■ **EXTRACT TO READ**:
··········

Intimate Geographies: Counterfactual Narratives
Artists Pooja Iranna,
Gigi Scaria, Sathyanand
Mohan, and Sumedh Rajendran explore
the complex field of interpretation in the visual arts, in a way that
privileges neither the historical nor the contemporary, neither theory
nor practice, but put them all into a constructed correspondence, as it
were, a conversation represented by its double focus. They call
attention to the significance of connecting issues of place, location,
and cultural diversity, to those of nationality, imperialism, migration,
and diaspora. Their personal - intimate geographies lie in the images
that imply the issues of cultural difference and the specificity of
location, which is cultural and social as well as political. Along that
axis, we align a series of narratives that are theoretically informed
and historically researched posed by a specificity around
representation. A representation that finds a space to acknowledge the
more durable temporalities of each artist's creative negotiation of time
and historical, social, and political circumstances.
It is in their
diversity, that they find a common cause in thinking through the
problems posed by artistic practices. They do this by means of the
resources provided by interventions in philosophy, narratology,
semiotics, psychoanalysis, geography, history, and politics. Their art
reveals an aesthetic density and cognitive complexity only after a
detour through the terrains of cultural framing: each with a specific
story, a particular experience of the configurations of class, race,
ecology, displacement, secular rationality, alliance...the list is not
limitless, but it reflects our social and imaginative realities -
mediated by the forms of representation.

··········

■ **EXTRACTED INFORMATION**:
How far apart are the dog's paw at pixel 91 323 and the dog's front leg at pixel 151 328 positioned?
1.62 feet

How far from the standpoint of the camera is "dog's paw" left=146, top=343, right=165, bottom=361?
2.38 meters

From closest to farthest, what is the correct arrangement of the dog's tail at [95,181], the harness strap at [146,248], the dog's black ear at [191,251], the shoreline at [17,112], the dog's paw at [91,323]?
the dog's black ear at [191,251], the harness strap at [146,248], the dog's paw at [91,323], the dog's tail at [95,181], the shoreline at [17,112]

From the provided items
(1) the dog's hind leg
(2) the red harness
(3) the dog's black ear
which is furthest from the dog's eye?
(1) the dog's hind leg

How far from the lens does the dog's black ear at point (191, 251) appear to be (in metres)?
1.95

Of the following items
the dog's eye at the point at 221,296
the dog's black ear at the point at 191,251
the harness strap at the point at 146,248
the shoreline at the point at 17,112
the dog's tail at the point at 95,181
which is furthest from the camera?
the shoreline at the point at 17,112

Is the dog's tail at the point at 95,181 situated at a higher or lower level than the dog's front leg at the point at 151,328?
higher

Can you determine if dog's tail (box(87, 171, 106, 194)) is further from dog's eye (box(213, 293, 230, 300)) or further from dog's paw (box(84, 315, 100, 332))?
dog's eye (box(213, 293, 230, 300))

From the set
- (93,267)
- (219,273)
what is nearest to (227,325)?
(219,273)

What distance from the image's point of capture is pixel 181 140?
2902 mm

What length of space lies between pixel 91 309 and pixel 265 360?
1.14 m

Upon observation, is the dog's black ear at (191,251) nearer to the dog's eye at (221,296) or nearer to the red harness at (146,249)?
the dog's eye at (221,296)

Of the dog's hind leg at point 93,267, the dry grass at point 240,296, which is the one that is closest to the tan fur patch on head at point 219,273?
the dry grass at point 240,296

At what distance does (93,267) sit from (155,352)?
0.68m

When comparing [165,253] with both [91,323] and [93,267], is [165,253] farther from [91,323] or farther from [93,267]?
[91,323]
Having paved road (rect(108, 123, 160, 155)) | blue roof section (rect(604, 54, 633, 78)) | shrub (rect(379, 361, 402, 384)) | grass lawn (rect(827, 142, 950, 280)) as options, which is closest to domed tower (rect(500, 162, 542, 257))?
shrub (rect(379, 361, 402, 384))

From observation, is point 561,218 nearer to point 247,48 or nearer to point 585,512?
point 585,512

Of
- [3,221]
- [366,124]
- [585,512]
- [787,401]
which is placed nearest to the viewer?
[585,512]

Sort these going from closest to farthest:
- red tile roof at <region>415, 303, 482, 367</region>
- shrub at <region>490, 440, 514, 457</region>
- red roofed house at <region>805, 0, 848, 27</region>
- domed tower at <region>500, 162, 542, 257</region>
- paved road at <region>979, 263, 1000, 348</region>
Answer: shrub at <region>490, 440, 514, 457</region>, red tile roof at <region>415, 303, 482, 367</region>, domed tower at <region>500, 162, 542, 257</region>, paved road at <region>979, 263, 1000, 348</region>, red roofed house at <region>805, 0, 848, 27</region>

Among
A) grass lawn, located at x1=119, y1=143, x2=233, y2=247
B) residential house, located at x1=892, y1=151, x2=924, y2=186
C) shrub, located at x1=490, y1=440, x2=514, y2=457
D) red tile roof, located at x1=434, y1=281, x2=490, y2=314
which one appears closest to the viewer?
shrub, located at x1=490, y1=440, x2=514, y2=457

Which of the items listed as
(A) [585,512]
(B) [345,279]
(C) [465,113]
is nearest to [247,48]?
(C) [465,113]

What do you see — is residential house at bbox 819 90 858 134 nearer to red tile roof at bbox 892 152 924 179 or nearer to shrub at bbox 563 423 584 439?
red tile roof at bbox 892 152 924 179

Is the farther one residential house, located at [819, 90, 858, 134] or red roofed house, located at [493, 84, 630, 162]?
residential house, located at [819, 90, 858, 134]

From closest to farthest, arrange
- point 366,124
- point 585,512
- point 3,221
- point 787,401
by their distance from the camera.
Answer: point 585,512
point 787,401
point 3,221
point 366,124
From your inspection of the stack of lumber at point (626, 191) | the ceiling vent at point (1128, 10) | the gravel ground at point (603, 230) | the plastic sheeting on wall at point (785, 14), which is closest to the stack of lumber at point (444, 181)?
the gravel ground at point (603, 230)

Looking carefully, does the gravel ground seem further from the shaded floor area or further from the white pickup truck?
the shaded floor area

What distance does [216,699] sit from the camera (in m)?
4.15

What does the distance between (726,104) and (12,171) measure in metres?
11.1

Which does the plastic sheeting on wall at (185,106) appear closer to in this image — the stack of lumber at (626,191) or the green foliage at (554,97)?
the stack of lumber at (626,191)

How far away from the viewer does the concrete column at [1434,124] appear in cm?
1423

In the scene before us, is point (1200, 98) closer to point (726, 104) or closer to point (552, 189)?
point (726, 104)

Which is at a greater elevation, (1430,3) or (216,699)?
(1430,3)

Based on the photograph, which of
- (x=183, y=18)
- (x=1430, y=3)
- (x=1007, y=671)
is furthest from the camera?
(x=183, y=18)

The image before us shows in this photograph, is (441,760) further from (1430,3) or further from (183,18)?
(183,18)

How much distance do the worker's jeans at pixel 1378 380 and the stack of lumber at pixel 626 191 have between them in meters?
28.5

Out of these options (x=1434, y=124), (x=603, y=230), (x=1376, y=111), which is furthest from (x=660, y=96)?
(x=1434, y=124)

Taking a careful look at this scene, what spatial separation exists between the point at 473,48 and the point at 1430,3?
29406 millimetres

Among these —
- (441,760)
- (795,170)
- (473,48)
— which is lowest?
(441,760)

··········

■ **WRITTEN TASKS**:
1. Write out the stretch of the Intimate Geographies statement from "It is in their" through "forms of representation.".
2. Render this sentence from the Intimate Geographies statement in Spanish: "They do this by means of the resources provided by interventions in philosophy, narratology, semiotics, psychoanalysis, geography, history, and politics."
The items were drawn from a separate source.

■ **SOLUTIONS**:
1.
It is in their
diversity, that they find a common cause in thinking through the
problems posed by artistic practices. They do this by means of the
resources provided by interventions in philosophy, narratology,
semiotics, psychoanalysis, geography, history, and politics. Their art
reveals an aesthetic density and cognitive complexity only after a
detour through the terrains of cultural framing: each with a specific
story, a particular experience of the configurations of class, race,
ecology, displacement, secular rationality, alliance...the list is not
limitless, but it reflects our social and imaginative realities -
mediated by the forms of representation.

2. Lo hacen por medio de los recursos que aportan las intervenciones en la filosofía, la narratología, la semiótica, el psicoanálisis, la geografía, la historia y la política.